**Problem**: In the listing below, please print the line that contains "Considering the photo shown, with" and every line that follows it, exactly.

**Recorded data**:
_ _ _ _ _ _ _

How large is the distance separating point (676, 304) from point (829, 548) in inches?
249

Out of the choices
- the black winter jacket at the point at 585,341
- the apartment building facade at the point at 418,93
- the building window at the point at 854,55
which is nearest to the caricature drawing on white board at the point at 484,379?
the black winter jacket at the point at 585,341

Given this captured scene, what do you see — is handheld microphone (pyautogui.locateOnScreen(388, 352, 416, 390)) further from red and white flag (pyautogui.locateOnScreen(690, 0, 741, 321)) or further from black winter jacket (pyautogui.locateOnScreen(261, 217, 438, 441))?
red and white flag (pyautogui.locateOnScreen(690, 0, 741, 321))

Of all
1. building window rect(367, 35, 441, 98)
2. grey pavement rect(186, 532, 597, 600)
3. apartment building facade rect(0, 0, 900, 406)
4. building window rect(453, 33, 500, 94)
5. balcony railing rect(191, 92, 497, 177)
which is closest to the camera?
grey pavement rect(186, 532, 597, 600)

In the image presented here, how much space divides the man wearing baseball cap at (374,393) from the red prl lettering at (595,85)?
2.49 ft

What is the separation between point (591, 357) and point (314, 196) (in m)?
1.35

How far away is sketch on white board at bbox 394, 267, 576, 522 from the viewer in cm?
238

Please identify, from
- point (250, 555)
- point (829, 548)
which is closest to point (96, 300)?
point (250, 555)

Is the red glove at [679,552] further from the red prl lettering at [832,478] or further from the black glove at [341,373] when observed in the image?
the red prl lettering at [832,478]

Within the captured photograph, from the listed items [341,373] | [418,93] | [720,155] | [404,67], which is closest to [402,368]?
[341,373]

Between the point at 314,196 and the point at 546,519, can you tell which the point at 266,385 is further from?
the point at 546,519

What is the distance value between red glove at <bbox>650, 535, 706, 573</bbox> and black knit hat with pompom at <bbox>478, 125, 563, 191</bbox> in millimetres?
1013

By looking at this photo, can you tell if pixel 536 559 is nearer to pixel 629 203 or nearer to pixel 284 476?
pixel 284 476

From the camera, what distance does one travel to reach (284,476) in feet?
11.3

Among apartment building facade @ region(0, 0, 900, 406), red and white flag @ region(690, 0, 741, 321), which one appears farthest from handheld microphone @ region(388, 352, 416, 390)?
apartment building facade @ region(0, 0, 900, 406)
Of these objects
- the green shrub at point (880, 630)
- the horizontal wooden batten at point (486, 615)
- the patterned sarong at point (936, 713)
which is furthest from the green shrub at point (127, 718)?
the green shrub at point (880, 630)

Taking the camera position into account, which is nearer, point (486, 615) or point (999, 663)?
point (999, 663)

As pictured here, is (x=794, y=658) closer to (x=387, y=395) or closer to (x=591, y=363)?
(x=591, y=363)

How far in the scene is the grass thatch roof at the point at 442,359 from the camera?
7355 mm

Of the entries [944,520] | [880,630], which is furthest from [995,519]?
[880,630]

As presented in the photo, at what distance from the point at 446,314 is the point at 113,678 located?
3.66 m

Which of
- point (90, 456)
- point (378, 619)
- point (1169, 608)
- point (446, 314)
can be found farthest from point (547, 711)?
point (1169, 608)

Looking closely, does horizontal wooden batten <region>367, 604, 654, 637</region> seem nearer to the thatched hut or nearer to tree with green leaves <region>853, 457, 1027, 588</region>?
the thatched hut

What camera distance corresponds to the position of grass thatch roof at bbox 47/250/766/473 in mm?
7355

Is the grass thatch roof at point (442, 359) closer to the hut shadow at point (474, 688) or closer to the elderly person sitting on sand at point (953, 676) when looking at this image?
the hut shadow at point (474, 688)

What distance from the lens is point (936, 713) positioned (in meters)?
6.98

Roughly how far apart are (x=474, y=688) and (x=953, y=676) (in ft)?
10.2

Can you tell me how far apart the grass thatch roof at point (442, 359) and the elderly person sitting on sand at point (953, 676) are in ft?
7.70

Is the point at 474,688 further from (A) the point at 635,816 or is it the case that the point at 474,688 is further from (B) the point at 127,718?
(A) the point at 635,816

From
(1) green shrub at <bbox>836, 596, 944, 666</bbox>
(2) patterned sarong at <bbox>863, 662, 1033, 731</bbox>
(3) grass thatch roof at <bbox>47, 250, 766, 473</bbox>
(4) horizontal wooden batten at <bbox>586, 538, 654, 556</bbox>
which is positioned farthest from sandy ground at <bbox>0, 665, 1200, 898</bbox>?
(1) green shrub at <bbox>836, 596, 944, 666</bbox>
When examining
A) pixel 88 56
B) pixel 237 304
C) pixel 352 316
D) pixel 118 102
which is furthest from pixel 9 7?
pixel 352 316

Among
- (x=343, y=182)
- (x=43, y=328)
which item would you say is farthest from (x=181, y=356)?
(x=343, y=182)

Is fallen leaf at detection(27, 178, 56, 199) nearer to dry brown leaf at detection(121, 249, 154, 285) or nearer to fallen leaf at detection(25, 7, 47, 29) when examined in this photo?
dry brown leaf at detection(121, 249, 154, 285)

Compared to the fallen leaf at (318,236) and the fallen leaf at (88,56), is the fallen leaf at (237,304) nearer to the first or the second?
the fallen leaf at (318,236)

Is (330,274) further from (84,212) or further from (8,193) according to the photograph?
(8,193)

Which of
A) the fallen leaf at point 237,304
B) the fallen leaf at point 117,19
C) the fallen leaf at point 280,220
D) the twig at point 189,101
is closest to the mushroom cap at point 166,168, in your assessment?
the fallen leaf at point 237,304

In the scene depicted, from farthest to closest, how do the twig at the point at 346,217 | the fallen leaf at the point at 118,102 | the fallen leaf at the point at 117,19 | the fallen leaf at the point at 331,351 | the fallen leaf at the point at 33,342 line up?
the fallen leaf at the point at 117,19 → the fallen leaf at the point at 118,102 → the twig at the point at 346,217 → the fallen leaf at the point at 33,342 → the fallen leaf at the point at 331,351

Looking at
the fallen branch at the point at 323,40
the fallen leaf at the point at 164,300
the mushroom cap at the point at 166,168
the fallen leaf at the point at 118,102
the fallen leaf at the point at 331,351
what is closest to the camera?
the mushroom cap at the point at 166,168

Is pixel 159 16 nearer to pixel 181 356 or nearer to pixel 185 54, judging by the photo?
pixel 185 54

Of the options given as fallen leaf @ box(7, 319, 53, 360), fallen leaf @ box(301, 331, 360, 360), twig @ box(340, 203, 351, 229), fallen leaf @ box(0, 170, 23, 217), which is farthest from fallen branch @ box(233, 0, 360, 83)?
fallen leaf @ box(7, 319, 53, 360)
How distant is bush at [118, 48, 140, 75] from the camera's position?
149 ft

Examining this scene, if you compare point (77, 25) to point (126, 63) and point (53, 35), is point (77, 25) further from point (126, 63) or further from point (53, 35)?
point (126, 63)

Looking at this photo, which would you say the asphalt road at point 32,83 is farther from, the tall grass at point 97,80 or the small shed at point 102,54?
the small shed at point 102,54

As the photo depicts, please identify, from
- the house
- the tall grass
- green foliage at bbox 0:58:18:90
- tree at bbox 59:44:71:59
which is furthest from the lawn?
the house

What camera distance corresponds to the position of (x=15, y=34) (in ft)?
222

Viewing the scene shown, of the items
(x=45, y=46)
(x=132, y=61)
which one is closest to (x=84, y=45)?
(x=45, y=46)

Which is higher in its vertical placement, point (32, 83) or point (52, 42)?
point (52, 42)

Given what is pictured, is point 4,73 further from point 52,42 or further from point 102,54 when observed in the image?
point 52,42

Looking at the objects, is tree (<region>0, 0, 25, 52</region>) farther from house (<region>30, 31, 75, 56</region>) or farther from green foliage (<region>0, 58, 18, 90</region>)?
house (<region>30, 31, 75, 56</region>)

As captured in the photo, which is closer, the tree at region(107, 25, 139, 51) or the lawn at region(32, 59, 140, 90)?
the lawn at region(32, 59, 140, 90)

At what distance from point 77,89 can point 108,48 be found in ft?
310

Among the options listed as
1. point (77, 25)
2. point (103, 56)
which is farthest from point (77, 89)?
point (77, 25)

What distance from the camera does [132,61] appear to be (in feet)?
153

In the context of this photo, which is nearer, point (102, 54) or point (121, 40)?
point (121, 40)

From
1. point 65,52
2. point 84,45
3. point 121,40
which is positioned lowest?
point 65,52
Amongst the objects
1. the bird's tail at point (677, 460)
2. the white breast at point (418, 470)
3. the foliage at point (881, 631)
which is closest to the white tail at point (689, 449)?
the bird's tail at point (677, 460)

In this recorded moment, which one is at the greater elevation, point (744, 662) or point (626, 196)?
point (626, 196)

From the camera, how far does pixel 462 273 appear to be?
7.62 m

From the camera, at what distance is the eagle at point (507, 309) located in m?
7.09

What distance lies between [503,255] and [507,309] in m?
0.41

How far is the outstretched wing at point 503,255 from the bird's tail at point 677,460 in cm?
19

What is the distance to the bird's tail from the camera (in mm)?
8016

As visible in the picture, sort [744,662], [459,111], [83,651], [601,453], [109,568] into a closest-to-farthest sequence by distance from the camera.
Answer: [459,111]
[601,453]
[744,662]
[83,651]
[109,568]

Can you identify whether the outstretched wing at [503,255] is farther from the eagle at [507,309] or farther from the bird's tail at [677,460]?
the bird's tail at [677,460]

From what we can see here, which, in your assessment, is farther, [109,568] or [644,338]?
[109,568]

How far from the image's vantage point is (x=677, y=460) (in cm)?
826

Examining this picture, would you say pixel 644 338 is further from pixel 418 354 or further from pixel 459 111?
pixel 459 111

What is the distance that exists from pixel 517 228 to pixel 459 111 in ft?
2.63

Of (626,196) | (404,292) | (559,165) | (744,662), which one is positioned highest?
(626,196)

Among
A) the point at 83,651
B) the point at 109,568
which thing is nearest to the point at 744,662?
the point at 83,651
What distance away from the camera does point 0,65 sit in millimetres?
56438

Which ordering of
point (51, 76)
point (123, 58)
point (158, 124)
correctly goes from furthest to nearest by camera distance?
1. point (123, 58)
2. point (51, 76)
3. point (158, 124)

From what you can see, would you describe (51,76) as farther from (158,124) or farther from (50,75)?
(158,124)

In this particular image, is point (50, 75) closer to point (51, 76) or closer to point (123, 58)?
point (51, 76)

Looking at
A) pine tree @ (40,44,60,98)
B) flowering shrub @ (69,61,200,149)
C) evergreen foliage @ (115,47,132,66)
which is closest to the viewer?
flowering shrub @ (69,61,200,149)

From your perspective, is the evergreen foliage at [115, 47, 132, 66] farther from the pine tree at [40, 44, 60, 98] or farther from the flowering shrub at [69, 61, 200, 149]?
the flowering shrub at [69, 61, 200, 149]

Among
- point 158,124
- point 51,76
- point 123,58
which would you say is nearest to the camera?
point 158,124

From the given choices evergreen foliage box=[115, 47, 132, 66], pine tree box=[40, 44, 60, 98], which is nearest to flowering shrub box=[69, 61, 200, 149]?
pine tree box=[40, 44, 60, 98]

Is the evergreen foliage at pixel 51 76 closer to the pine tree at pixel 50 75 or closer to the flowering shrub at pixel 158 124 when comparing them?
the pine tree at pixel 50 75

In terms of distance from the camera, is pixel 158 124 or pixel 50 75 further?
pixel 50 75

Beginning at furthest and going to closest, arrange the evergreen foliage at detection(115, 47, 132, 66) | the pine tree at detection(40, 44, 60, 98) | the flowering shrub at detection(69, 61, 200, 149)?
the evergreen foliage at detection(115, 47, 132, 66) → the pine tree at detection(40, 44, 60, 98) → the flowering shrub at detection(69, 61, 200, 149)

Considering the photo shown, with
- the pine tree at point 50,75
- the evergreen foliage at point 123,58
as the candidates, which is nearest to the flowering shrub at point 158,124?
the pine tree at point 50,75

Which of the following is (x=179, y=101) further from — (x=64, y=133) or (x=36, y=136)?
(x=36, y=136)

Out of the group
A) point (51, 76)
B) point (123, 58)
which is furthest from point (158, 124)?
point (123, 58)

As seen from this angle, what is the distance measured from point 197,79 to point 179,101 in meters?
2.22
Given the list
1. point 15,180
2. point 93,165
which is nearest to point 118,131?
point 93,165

_ _ _ _ _ _ _

**Correct answer**:
Considering the photo shown, with
- the pine tree at point 50,75
- the evergreen foliage at point 123,58
as the candidates, which is nearest to the flowering shrub at point 158,124?
the pine tree at point 50,75

Which of the following is (x=179, y=101) further from — (x=64, y=133) or (x=36, y=136)?
(x=36, y=136)

Out of the group
A) point (51, 76)
B) point (123, 58)
which is furthest from point (158, 124)?
point (123, 58)

As seen from this angle, what is the distance measured from point 197,79 to point 179,101 in meters?
2.22
Given the list
1. point 15,180
2. point 93,165
which is nearest to point 118,131?
point 93,165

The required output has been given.